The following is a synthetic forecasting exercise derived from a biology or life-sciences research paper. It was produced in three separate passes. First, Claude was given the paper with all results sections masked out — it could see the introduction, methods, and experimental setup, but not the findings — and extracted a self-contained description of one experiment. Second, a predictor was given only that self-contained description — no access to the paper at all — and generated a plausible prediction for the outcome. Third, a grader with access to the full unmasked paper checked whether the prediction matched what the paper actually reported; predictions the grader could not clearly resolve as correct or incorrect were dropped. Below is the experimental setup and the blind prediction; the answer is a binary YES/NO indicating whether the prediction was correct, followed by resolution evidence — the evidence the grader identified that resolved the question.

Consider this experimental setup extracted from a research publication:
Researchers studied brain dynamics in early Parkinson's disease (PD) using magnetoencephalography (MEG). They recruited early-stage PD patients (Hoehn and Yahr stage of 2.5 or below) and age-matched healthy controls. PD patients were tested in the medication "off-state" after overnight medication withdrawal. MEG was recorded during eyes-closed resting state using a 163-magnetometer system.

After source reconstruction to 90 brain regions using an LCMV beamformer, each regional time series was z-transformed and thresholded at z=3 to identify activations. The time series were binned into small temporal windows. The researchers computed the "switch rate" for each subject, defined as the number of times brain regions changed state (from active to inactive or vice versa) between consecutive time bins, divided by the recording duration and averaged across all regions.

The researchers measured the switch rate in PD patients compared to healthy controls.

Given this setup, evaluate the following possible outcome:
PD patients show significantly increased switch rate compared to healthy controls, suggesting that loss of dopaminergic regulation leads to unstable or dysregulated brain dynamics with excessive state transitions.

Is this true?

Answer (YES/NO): YES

□ □ □ □ □

→ What the task requires:
Your answer should consist of the lines above that hold the word "healthy".

→ Exercise solution:
Researchers studied brain dynamics in early Parkinson's disease (PD) using magnetoencephalography (MEG). They recruited early-stage PD patients (Hoehn and Yahr stage of 2.5 or below) and age-matched healthy controls. PD patients were tested in the medication "off-state" after overnight medication withdrawal. MEG was recorded during eyes-closed resting state using a 163-magnetometer system.
The researchers measured the switch rate in PD patients compared to healthy controls.
PD patients show significantly increased switch rate compared to healthy controls, suggesting that loss of dopaminergic regulation leads to unstable or dysregulated brain dynamics with excessive state transitions.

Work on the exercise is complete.